### FRAGMENTO DEL TEXTO ###
Una fresca mañana de otoño, en algún momento a principios de los pasados noventa, mientras conducía por la I-5 desde Los Ángeles hasta el Valle Central de California, una pieza de música empezó a sonar en mi mente. Como soy compositor, no era una experiencia inusual para mí, así que disfruté la intromisión de la melodía como la música de fondo para conducir relajadamente. A medida que los kilómetros iban quedando atrás, comencé a reconocer detalles: un coro, una orquesta sinfónica completa y percusión azteca. Fascinado me pregunté quién la había escrito… ¿Carlos Chávez? ¿Silvestre Revueltas? ¿Otro compositor mexicano? Aquello sonaba como una misa concierto. Escuché las palabras del Kyrie mezcladas con ritmos e instrumentación aztecas. Compositor tras compositor pasaron por mi mente antes de que se me ocurriera que lo que estaba escuchando era completamente nuevo; estaba siendo “compuesto” mientras lo escuchaba.
Cualquier artista daría la vida por tener una inspiración así. Entusiasmado, apreté el acelerador sin darme cuenta y pronto recibí el regalito de las luces estroboscópicas de la Patrulla de Autopistas de California en mi espejo retrovisor. Después de estacionar al borde de la ruta, busqué un trozo de papel para escribir la música que había estado escuchando en mi mente. Unos minutos más tarde —sosteniendo una multa por exceso de velocidad— continué más lentamente por el resto de la pendiente, en tanto mentalmente elaboraba la misa concierto que pasaría componiendo en los siguientes años: Misa azteca. Desde entonces, la obra ha sido interpretada a lo largo del mundo, desde el Vaticano hasta la ópera de Sydney. Pero durante los años transcurridos he estado reflexionando acerca de la belleza y el misterio que descubrí en lo que se volvió mi texto fuente: la poesía azteca.
### LISTADO ###
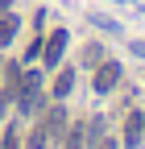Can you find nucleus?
Instances as JSON below:
<instances>
[{
  "mask_svg": "<svg viewBox=\"0 0 145 149\" xmlns=\"http://www.w3.org/2000/svg\"><path fill=\"white\" fill-rule=\"evenodd\" d=\"M66 149H87V124H70V133H66Z\"/></svg>",
  "mask_w": 145,
  "mask_h": 149,
  "instance_id": "20e7f679",
  "label": "nucleus"
},
{
  "mask_svg": "<svg viewBox=\"0 0 145 149\" xmlns=\"http://www.w3.org/2000/svg\"><path fill=\"white\" fill-rule=\"evenodd\" d=\"M100 149H120V145H116V141H104V145H100Z\"/></svg>",
  "mask_w": 145,
  "mask_h": 149,
  "instance_id": "f8f14e48",
  "label": "nucleus"
},
{
  "mask_svg": "<svg viewBox=\"0 0 145 149\" xmlns=\"http://www.w3.org/2000/svg\"><path fill=\"white\" fill-rule=\"evenodd\" d=\"M4 100H8V95H4ZM4 100H0V116H4Z\"/></svg>",
  "mask_w": 145,
  "mask_h": 149,
  "instance_id": "ddd939ff",
  "label": "nucleus"
},
{
  "mask_svg": "<svg viewBox=\"0 0 145 149\" xmlns=\"http://www.w3.org/2000/svg\"><path fill=\"white\" fill-rule=\"evenodd\" d=\"M70 87H75V74H70V70H62V74H58V79H54V95H58V100H62V95H66V91H70Z\"/></svg>",
  "mask_w": 145,
  "mask_h": 149,
  "instance_id": "6e6552de",
  "label": "nucleus"
},
{
  "mask_svg": "<svg viewBox=\"0 0 145 149\" xmlns=\"http://www.w3.org/2000/svg\"><path fill=\"white\" fill-rule=\"evenodd\" d=\"M17 25H21V21H17V17H4V21H0V46H8V42H13V33H17Z\"/></svg>",
  "mask_w": 145,
  "mask_h": 149,
  "instance_id": "1a4fd4ad",
  "label": "nucleus"
},
{
  "mask_svg": "<svg viewBox=\"0 0 145 149\" xmlns=\"http://www.w3.org/2000/svg\"><path fill=\"white\" fill-rule=\"evenodd\" d=\"M4 149H17V124L4 128Z\"/></svg>",
  "mask_w": 145,
  "mask_h": 149,
  "instance_id": "9d476101",
  "label": "nucleus"
},
{
  "mask_svg": "<svg viewBox=\"0 0 145 149\" xmlns=\"http://www.w3.org/2000/svg\"><path fill=\"white\" fill-rule=\"evenodd\" d=\"M42 46H46V62L54 66V62H58V58H62V50H66V29H54V33L46 37V42H42Z\"/></svg>",
  "mask_w": 145,
  "mask_h": 149,
  "instance_id": "7ed1b4c3",
  "label": "nucleus"
},
{
  "mask_svg": "<svg viewBox=\"0 0 145 149\" xmlns=\"http://www.w3.org/2000/svg\"><path fill=\"white\" fill-rule=\"evenodd\" d=\"M120 79H124V66H120L116 58H108V62H100V66H96V79H91V87L100 91V95H108V91H112Z\"/></svg>",
  "mask_w": 145,
  "mask_h": 149,
  "instance_id": "f257e3e1",
  "label": "nucleus"
},
{
  "mask_svg": "<svg viewBox=\"0 0 145 149\" xmlns=\"http://www.w3.org/2000/svg\"><path fill=\"white\" fill-rule=\"evenodd\" d=\"M133 54H137V58H145V42H133Z\"/></svg>",
  "mask_w": 145,
  "mask_h": 149,
  "instance_id": "9b49d317",
  "label": "nucleus"
},
{
  "mask_svg": "<svg viewBox=\"0 0 145 149\" xmlns=\"http://www.w3.org/2000/svg\"><path fill=\"white\" fill-rule=\"evenodd\" d=\"M46 145H50V128H46V124H38V128L29 133V145H25V149H46Z\"/></svg>",
  "mask_w": 145,
  "mask_h": 149,
  "instance_id": "423d86ee",
  "label": "nucleus"
},
{
  "mask_svg": "<svg viewBox=\"0 0 145 149\" xmlns=\"http://www.w3.org/2000/svg\"><path fill=\"white\" fill-rule=\"evenodd\" d=\"M46 128H50L54 137H58L62 128H66V108H50V116H46Z\"/></svg>",
  "mask_w": 145,
  "mask_h": 149,
  "instance_id": "39448f33",
  "label": "nucleus"
},
{
  "mask_svg": "<svg viewBox=\"0 0 145 149\" xmlns=\"http://www.w3.org/2000/svg\"><path fill=\"white\" fill-rule=\"evenodd\" d=\"M141 141H145V116L141 112H129V116H124V145L137 149Z\"/></svg>",
  "mask_w": 145,
  "mask_h": 149,
  "instance_id": "f03ea898",
  "label": "nucleus"
},
{
  "mask_svg": "<svg viewBox=\"0 0 145 149\" xmlns=\"http://www.w3.org/2000/svg\"><path fill=\"white\" fill-rule=\"evenodd\" d=\"M100 62H104L100 42H87V50H83V66H100Z\"/></svg>",
  "mask_w": 145,
  "mask_h": 149,
  "instance_id": "0eeeda50",
  "label": "nucleus"
}]
</instances>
###
**CONSIGNA A**.
Transcribe del relato sobre la Misa azteca la parte que empieza con "Cualquier artista daría" y sigue hasta "la poesía azteca.".
**CONSIGNA B**.
En el relato sobre la Misa azteca, ¿qué detalles empieza a reconocer quien narra en la música que oye mientras maneja?

**RESPUESTA DEL EJERCICIO A**.
Cualquier artista daría la vida por tener una inspiración así. Entusiasmado, apreté el acelerador sin darme cuenta y pronto recibí el regalito de las luces estroboscópicas de la Patrulla de Autopistas de California en mi espejo retrovisor. Después de estacionar al borde de la ruta, busqué un trozo de papel para escribir la música que había estado escuchando en mi mente. Unos minutos más tarde —sosteniendo una multa por exceso de velocidad— continué más lentamente por el resto de la pendiente, en tanto mentalmente elaboraba la misa concierto que pasaría componiendo en los siguientes años: Misa azteca. Desde entonces, la obra ha sido interpretada a lo largo del mundo, desde el Vaticano hasta la ópera de Sydney. Pero durante los años transcurridos he estado reflexionando acerca de la belleza y el misterio que descubrí en lo que se volvió mi texto fuente: la poesía azteca.

**RESPUESTA DEL EJERCICIO B**.
Un coro, una orquesta sinfónica completa y percusión azteca.